#### [BRIEF 1]
Copy the part of the Bahrain article that begins at the words "Bahrain introduced over" and stops after the words "for being Shi’ite.".

Facing international calls to engage with opposition groups dominated by majority Shi’ites, King Hamad bin Isa al-Khalifa opened a national dialogue this week with “all options” on the table to discuss political, economic and social reform. “The Bahrainis are responsive to international opinion … It’s what Arab regimes are good at, embarking on reform and doing the right gesture. The fundamental power structure doesn’t change in any way,” said Shadi Hamid, director of research at the Brookings Doha Center.
“The situation is very tense and there is a divide and it’s not going to be healed overnight.” Mostly Shi’ite pro-democracy protests, inspired by revolts that toppled Tunisia and Egypt’s leaders, erupted in February in Bahrain, a financial hub and modest oil producer and host to the Fifth Fleet, the US Navy’s main regional outpost. By mid-March the protests demanding political reform were stamped out by Bahrain’s Sunni rulers with the aid of some 1,500 troops from Saudi Arabia and the United Arab Emirates. An estimated 30 people died.
Bahrain introduced over two months of martial law during which thousands of people who took part in the protests lost their jobs, but Shi’ites say it was a witchhunt that targeted them for being Shi’ite.

#### [EXTRACTED MATERIAL]
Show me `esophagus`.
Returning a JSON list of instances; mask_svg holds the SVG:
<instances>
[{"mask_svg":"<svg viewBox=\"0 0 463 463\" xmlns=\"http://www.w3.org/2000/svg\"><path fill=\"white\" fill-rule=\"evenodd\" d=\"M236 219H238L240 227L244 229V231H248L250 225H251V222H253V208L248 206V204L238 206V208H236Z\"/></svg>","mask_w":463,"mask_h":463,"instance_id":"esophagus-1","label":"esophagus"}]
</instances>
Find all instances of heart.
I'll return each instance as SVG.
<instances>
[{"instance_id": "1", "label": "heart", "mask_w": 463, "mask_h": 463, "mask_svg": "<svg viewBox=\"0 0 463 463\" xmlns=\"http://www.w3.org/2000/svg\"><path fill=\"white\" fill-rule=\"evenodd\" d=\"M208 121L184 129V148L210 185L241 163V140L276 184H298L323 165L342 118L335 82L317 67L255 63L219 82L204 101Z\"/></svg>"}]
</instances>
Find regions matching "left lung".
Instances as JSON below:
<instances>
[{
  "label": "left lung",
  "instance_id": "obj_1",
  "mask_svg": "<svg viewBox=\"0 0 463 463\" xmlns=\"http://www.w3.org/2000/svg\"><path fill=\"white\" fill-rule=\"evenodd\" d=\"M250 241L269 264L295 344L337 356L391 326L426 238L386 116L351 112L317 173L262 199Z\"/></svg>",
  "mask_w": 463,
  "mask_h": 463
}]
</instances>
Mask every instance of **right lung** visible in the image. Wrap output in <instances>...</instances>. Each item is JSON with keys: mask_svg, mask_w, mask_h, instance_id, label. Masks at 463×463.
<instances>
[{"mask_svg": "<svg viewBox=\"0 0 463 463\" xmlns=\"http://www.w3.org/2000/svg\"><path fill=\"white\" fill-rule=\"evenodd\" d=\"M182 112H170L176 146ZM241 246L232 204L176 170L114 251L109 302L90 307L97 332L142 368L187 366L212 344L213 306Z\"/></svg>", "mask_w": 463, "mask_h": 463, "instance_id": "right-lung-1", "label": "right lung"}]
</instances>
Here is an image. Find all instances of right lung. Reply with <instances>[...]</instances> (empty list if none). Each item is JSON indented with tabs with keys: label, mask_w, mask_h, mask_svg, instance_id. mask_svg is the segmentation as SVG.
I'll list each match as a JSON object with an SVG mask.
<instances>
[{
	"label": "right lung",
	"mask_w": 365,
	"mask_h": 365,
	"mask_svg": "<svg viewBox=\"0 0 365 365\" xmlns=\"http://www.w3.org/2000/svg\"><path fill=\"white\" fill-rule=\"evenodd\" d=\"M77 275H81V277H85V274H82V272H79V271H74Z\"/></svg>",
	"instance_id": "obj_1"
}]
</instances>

#### [BRIEF 2]
Locate each line in the records that includes the word "with", and copy those lines out.

#### [CORRECT ANSWER 1]
Bahrain introduced over two months of martial law during which thousands of people who took part in the protests lost their jobs, but Shi’ites say it was a witchhunt that targeted them for being Shi’ite.

#### [CORRECT ANSWER 2]
Mask every instance of **right lung** visible in the image. Wrap output in <instances>...</instances>. Each item is JSON with keys: mask_svg, mask_w, mask_h, instance_id, label. Masks at 463×463.
Here is an image. Find all instances of right lung. Reply with <instances>[...]</instances> (empty list if none). Each item is JSON indented with tabs with keys: label, mask_w, mask_h, mask_svg, instance_id. mask_svg is the segmentation as SVG.
I'll list each match as a JSON object with an SVG mask.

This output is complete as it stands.